• **Tribune**:
************

Voici la Tribune d’Alain Lambert publiée ce jour :

FINANCEMENT
Pour une loi de financement des collectivités territoriales – Tribune d’Alain Lambert
Auteur associé | A la Une finances | Billets finances | Publié le 24/10/2012
Ancien ministre du Budget et un des pères de la loi organique relative aux lois de finances (Lolf), Alain Lambert plaide pour une loi de financement des collectivités. Une idée aussi proposée par Claudy Lebreton, président de l’Assemblée des départements de France, à François Hollande le 22 octobre 2012.

[1]Face aux impératifs d’équilibre budgétaire et de redressement des comptes publics qui interpellent tous les acteurs de la sphère publique, nous avons le devoir de repenser le cadre des rapports financiers entre chacune des administrations publiques.
A cet égard, l’indéfinition des relations entre l’Etat et les collectivités territoriales doit enfin trouver une solution équitable et pérenne. Les responsabilités financières de chacun doivent être précisées à l’aune des principes démocratiques et des efforts demandés.

L’insertion d’une loi de financement des collectivités territoriales (LFCT) dans notre droit public servirait très efficacement un tel impératif. Les responsabilités sont aujourd’hui trop diffuses et obscures, entre un Etat qui prescrit des politiques publiques et des administrations publiques locales qui paient leur mise en œuvre.
Face à la multitude incertaine des transferts financiers – concours, prélèvements sur recettes, dotations, dégrèvements, subventions, fiscalité transférée, fiscalité locale – il est indispensable de pouvoir les retracer en totalité dans un document budgétaire unique et annuel, soumis à l’approbation du pouvoir législatif.

L’arbitrage satisfaisant des responsabilités et le dialogue financier nécessitent davantage de démocratie par le biais d’une véritable intervention du Parlement. Afin d’examiner les conditions générales de l’équilibre des collectivités territoriales, nos représentants nationaux n’ont aujourd’hui pour seul outil qu’un jaune budgétaire non soumis au vote.

************

• **Extraits de données**:

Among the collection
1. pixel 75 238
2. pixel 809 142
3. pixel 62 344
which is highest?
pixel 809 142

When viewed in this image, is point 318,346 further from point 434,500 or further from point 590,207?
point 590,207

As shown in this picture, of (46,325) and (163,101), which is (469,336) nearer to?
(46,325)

************

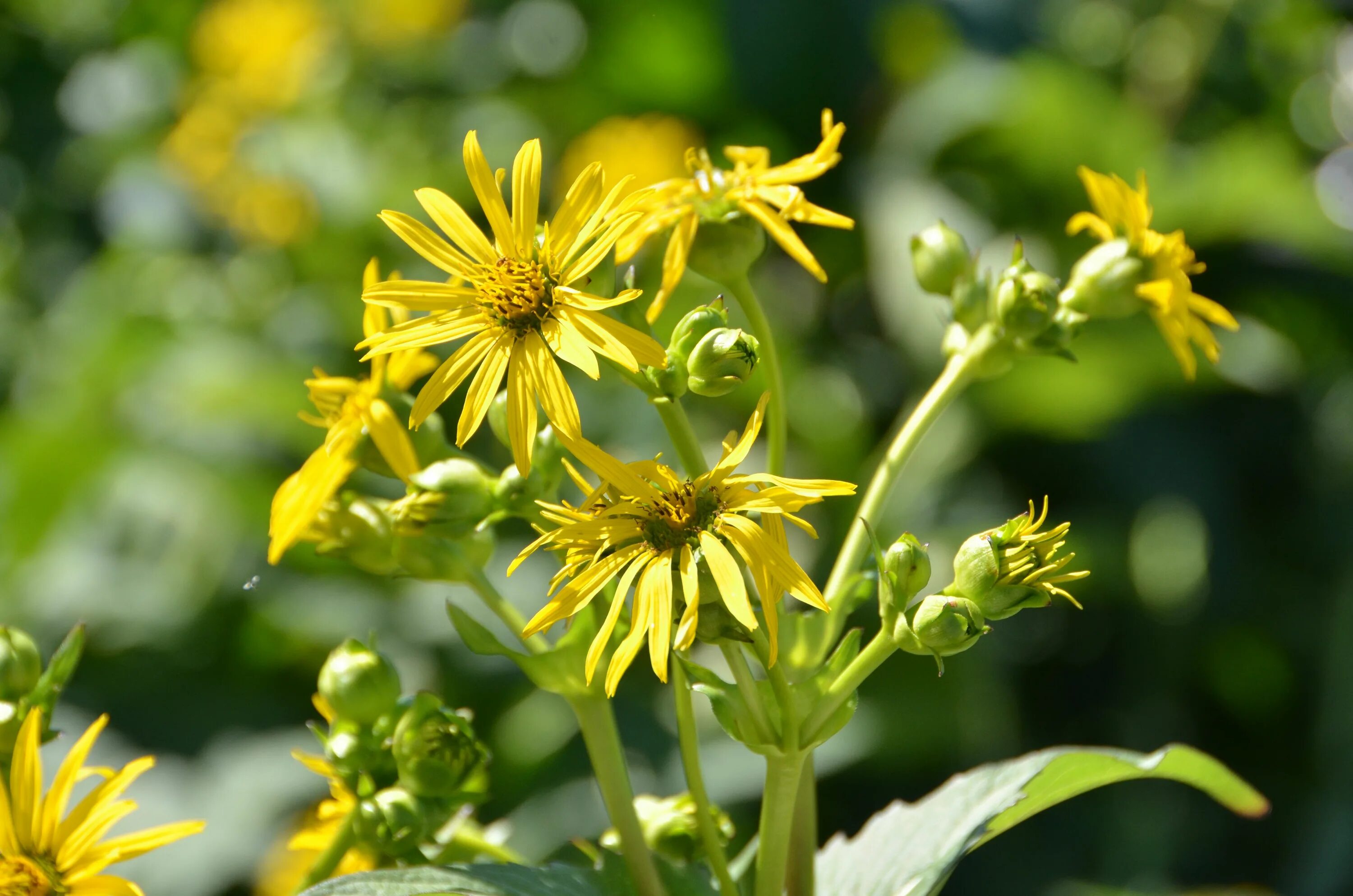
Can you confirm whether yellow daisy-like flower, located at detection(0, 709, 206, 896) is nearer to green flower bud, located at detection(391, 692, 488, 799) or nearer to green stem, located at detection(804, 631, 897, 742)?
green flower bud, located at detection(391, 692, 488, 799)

************

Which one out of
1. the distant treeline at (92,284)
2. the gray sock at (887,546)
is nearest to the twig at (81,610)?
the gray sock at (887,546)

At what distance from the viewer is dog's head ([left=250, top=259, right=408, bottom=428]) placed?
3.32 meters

************

• **Consignes**:
(1) Pour chacune des affirmations (a), (b) et (c), indiquez par oui ou par non si elle concorde avec la tribune, en citant mot pour mot les termes de la tribune qui tranchent.
(a) Alain Lambert a exercé les fonctions de ministre du Budget.
(b) Les parlementaires disposent aujourd'hui d'un jaune budgétaire soumis au vote.
(c) Claudy Lebreton a proposé l'idée à François Hollande le 24 octobre 2012.
(2) Répondez brièvement, d'après la tribune, à chacune des questions suivantes.
(a) Quelle fonction occupe Claudy Lebreton ?
(b) Quel sigle désigne la loi de financement des collectivités territoriales ?
(c) À l'approbation de quel pouvoir le document budgétaire unique et annuel serait-il soumis ?
(3) Reproduisez à l'identique le passage de la tribune allant de « Face à la multitude » à « du pouvoir législatif. ».

• **Réponses par consigne**:
(1)
(a) Oui : « Ancien ministre du Budget »
(b) Non : « un jaune budgétaire non soumis au vote »
(c) Non : « à François Hollande le 22 octobre 2012 »

(2)
(a) Président de l'Assemblée des départements de France
(b) LFCT
(c) Le pouvoir législatif

(3)
Face à la multitude incertaine des transferts financiers – concours, prélèvements sur recettes, dotations, dégrèvements, subventions, fiscalité transférée, fiscalité locale – il est indispensable de pouvoir les retracer en totalité dans un document budgétaire unique et annuel, soumis à l’approbation du pouvoir législatif.